━━━ Text under study ━━━

Originally Posted by *LynnS6* 
The Simpsons is largely satire, and as such isn't appropriate for younger children. But I won't believe ever that it caused an entire generation of disrespect!

Kids don't learn disrespect from TV. Oh, they may get few lines from TV, but not the entire attitude, IMO. They get disrespect by not being respected. And, by not being taught to respect others. We spend a lot of time right now working with our kids on respectful words and 'gentle' voices. It's hard for me, and it's hard for them.

While I agree that TV is not to blame on its own for teaching disrespectful behavior it certainly can contribute to certain bad habits in combination with other factors. I would not consider a lot of modern TV appropriate for young children and yet many families let their children feast their brains with garbage television. They are bound to imitate the things they see and from there begin the journey to such behavior and habits.

I would have agreed with you about children learning to disrespect others by how they are treated and taught but having the actual experience I now know that it is not always the case.


----------



## frontierpsych (Jun 11, 2006)

Quote:


Originally Posted by *foreverinbluejeans* 
TV shows like Simpsons and bands like Green Day were given as examples of why today's children are more disrespectful.

I watched The Simpsons and listened to Green Day as a kid, not sure how it could have made me disrespect my parents.... weird.

ETA: Unless maybe my mom was having a hard day and instead of working with this I just said "Don't have a cow, man!"







Sorry, couldn't resist!


----------



## Ruthla (Jun 2, 2004)

I don't think that limiting media is an essential component to having respectful kids. My kids are very respectful to me most of the time (sure, we all get cranky at times!) and I don't limit that kind of media at all.

But I do watch it with them much of the time and talk about what we see. I talk about how I hate the disrespectful attitudes, so that my kids see it for what it is, rather than absorbing the foreign values. After a while, I've noticed that they think the characters are "stupid" for acting the way they do, and either enjoy watching it knowing how unrealistic it is, or lose interest in the show.

Of course, my children are NOT angels. We all have our cranky moments (and days, thanks to female hormones). But, when somebody is desrespectful towards me, I let the child know that it was NOT acceptable.

Do I send them to their rooms or come up with some unrelated punishment for back-talking? No, but I do let the child know that he or she hurt my feelings by the words spoken and the tone of voice. Sometimes I tune out mini verbal rampages and say "excuse me, but I'm not going to listen to this. I'll listen to you when you're ready to talk to me respectfully." At other times, it's "I would have gotten up to help you a few minutes earlier if you'd asked more nicely."

I do this much more with my 7yo than with my teenagers- they pretty much "get it" already. IMO, more teens are disrespectful today because they didn't have appropriate limits set when they were younger, and those limits continue to not be set now. I've seen so much disconnect between parents and teenagers, with disrespect going both ways. How can a teen NOT be angry with a parent who continues to set unrelated punishments for mistakes they've made?

━━━ Supplied information ━━━

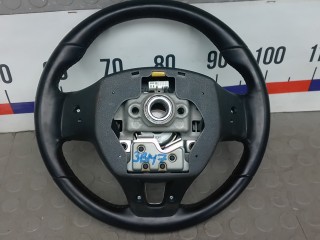 Руль, ориг. номер 56900F1000, KIA SPORTAGE 4 4 2015-2018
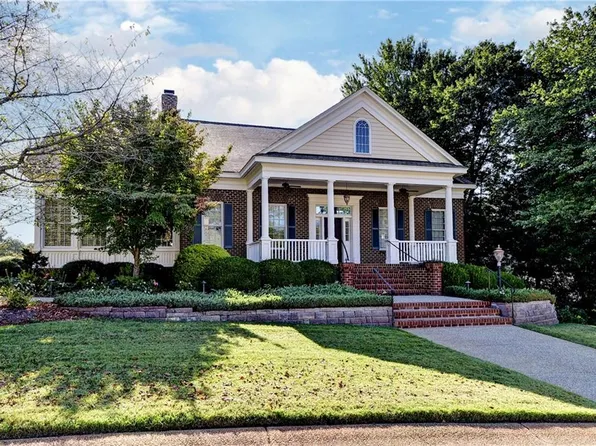 200 River Don, Williamsburg, VA 23188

━━━

Work instruction 1 -> In the forum thread on TV and disrespect, what does Ruthla say her kids come to think of the characters after a while?
Work instruction 2 -> Write out the stretch of the forum thread from "Sorry, couldn't resist!" through "media at all." again, swapping "limiting media" for "restricting TV".

Written solution 1 -> They think the characters are "stupid" for acting the way they do.

Written solution 2 ->
Sorry, couldn't resist!


----------



## Ruthla (Jun 2, 2004)

I don't think that restricting TV is an essential component to having respectful kids. My kids are very respectful to me most of the time (sure, we all get cranky at times!) and I don't limit that kind of media at all.